# MBTA question...



## Burner1 (Jul 30, 2002)

The MBTA web site was not very helpful. I thought they just had an academy (or it's on-going). Does anyone have information on how many they hire at a time? When they may hire? If your in the top 100 is there a chance? Spoke to legal in HRD the other day about some issues, and they stated there are a lot of people on the layoff list. Not too much chance of getting hired anyway in my "residency" town since they will probably end up in receivership! Thanks in advance...


----------



## female p.o. (Sep 29, 2002)

From what I understand they hired some of the layed off Springfield cops and haven't hired anymore since..........


----------



## MVS (Jul 2, 2003)

They just hired 28 earlier this year. I believe 7 of them were Springfield lay-offs.


----------



## luap112 (Jan 24, 2003)

####################

[INSTRUCTION A] List the usernames of everyone who posted in the MBTA forum thread.

####################

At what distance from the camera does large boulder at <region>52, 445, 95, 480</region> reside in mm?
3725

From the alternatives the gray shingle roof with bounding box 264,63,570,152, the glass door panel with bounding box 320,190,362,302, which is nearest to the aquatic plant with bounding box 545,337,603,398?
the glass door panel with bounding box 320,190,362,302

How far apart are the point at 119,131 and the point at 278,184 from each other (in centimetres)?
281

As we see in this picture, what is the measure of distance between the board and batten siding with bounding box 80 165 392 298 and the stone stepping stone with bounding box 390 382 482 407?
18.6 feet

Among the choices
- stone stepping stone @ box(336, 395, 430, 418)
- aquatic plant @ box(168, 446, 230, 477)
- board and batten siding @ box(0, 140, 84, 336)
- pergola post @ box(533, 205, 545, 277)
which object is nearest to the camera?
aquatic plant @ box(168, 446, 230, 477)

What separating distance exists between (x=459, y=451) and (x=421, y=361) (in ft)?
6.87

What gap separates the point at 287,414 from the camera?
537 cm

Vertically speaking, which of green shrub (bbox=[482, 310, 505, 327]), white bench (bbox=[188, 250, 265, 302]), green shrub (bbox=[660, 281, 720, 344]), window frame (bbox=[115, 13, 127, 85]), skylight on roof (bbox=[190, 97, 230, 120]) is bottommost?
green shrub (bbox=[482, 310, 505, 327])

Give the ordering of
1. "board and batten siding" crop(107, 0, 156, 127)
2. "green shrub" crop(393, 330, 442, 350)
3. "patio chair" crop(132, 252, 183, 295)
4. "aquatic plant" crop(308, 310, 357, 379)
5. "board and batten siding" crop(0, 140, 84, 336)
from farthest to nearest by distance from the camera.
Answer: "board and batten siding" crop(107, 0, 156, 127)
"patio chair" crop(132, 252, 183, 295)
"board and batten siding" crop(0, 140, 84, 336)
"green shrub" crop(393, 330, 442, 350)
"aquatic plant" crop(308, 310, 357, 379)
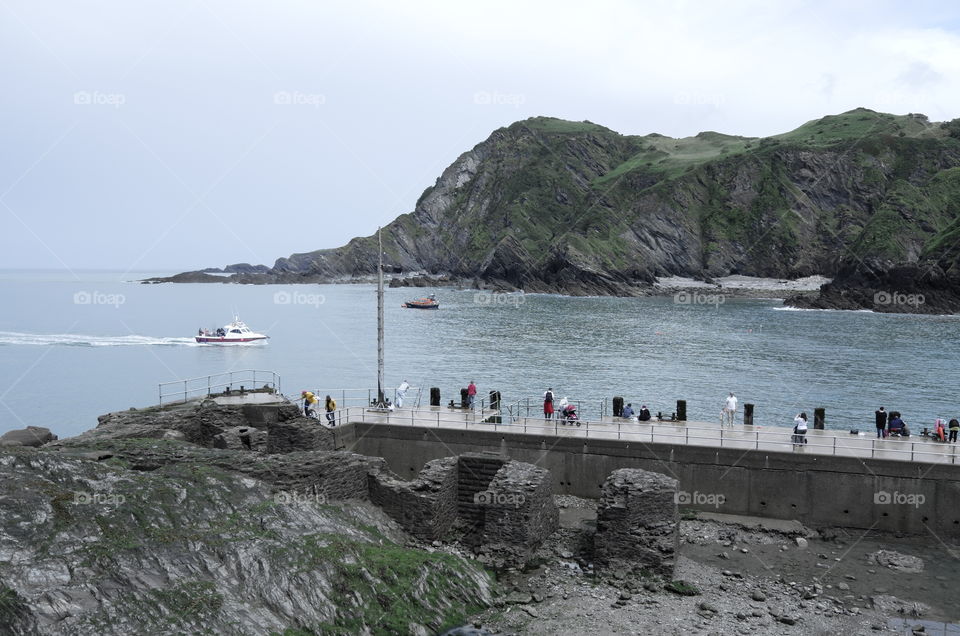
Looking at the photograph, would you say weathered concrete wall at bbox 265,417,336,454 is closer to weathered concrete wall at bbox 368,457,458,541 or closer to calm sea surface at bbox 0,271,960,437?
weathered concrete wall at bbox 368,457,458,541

####################

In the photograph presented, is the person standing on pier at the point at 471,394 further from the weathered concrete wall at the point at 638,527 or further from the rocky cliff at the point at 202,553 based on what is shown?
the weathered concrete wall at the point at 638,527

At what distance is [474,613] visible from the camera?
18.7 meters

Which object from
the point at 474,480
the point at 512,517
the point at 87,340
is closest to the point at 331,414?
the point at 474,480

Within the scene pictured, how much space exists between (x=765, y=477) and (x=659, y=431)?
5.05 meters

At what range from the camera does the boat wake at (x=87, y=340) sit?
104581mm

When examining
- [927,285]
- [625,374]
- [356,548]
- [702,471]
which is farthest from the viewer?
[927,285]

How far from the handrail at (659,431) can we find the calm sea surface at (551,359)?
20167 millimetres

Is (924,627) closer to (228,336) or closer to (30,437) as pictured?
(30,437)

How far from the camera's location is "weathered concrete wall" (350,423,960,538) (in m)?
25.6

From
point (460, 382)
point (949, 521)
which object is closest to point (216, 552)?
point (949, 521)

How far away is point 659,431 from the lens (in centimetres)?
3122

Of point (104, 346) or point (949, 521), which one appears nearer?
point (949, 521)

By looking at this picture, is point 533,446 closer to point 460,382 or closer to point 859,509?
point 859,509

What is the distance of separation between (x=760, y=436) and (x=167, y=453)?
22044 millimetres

####################

[INSTRUCTION B] Arrange the lines of the records as a numbered list, starting at the line that contains "By looking at" and ending at the line that contains "22044 millimetres". Leave out blank lines.

[CORRECT OUTPUT A]
Burner1
female p.o.
MVS
luap112

[CORRECT OUTPUT B]
1. By looking at this picture, is point 533,446 closer to point 460,382 or closer to point 859,509?
2. point 859,509
3. What is the distance of separation between (x=760, y=436) and (x=167, y=453)?
4. 22044 millimetres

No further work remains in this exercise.